Materials and Methods
The sequence of various experiments performed in this study is illustrated in the supplemental figure (available at www.jneurosci.org as supplemental material). These include kainic acid lesions of host animals, dissection and dissociation of fetal hippocampal CA3 and CA1 tissues from donor fetuses, transplantation, perfusions, Timm's histochemical staining and analyses of the aberrant MFS, cross-species grafting, immunostaining of the grafts for the mouse-specific antigen M6, and mapping of graft axonal projections.
Kainic acid lesions. A unilateral intracerebroventricular KA administration was performed on adult male Fischer 344 rats (4 months old; Harlan Sprague Dawley, Indianapolis, IN), using methods detailed previously (Shetty and Turner, 1995a,b, 1997, 2000). These protocols have been approved by the Duke University Institutional Animal Care and Use Committee and the Animal Studies Subcommittee of the Durham Veterans Affairs Medical Center. In brief, rats were anesthetized with a mixture solution containing ketamine (50 mg/ml), xylazine (6 mg/ml), and acepromazine (0.5 mg/ml) at a dose of 1.25 ml/kg body weight. After this, each rat was fixed into a stereotaxic apparatus, the incisor bars were set at 3.7 mm below the interaural line, and the dorsal surface of the skull was exposed. A burr hole was drilled in the skull using the following stereotaxic coordinates: anteroposterior (AP), 3.7 mm caudal to bregma; lateral (L), 4.1 mm right lateral to the midline. A 10 μl Hamilton syringe fitted with a 25-gauge needle and filled with KA solution in saline was placed over the burr hole and lowered 4.5 mm below the surface of the brain, and 1 μl of KA (0.5 μg) was injected at a rate of 0.2 μl/min. The needle was left in place for 15 min before being retracted slowly.
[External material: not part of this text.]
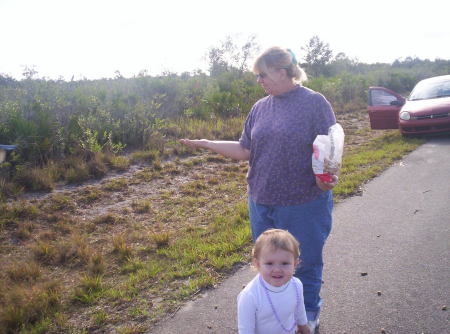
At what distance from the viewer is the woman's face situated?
8.91ft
Collection of hippocampal CA3 and CA1 tissues from E19 rat fetuses. Fetuses were removed from deeply anesthetized pregnant rats by cesarean section and collected in a Petri plate containing calcium and magnesium free HBSS (Sigma, St. Louis, MO) with 0.6% glucose, 10 mm HEPES, and 1% penicillin–streptomycin, and brains were dissected under an operating microscope. For dissection of CA3 and CA1 tissues, each cerebral hemisphere was separated from the brainstem and cut coronally into four slices of equal size, and slices containing hippocampal tissue were identified under a dissection microscope. The middle two slices from each hemisphere were consistently found to contain hippocampal tissues. From each of these pieces, the hippocampal tissue was unfolded, and subfields CA3 (the lateral-most part of the hippocampus with the choroid plexus) and CA1 (the medial part of the hippocampus adjoining the subiculum) were separated by sharp cuts using a scalpel blade and collected separately in fresh HBSS (Shetty and Turner, 2000; Zaman et al., 2000, 2001). The CA1 tissue collected this way also contained the primordial DG (supplemental figure, available at www.jneurosci.org as supplemental material), because the tiny area of the primordial DG could not be separated by the above procedure.
Preparation of cell suspension from hippocampal CA3 and CA1 tissues. After dissection, the hippocampal CA3 and CA1 tissues were processed separately for dissociation and preparation of a single-cell suspension using mechanical trituration (supplemental figure, available at www.jneurosci.org as supplemental material). Using a fine polished Pasteur pipette, tissue pieces were triturated 30 times in 2 ml of HBSS, and the resulting cell suspension was diluted with 10 ml of fresh HBSS. The diluted cell suspension was then sieved through a steel mesh (pore size, 175 μm) and centrifuged at 800 rpm for 8 min, and the pellet was resuspended in HBSS. Cells were washed twice by resuspension in HBSS and centrifugation. The final pellet was resuspended in 30 μl of HBSS, and viability was assessed using the trypan blue exclusion method. The density of cells was then adjusted to 1 × 105 viable cells/μl and stored on ice.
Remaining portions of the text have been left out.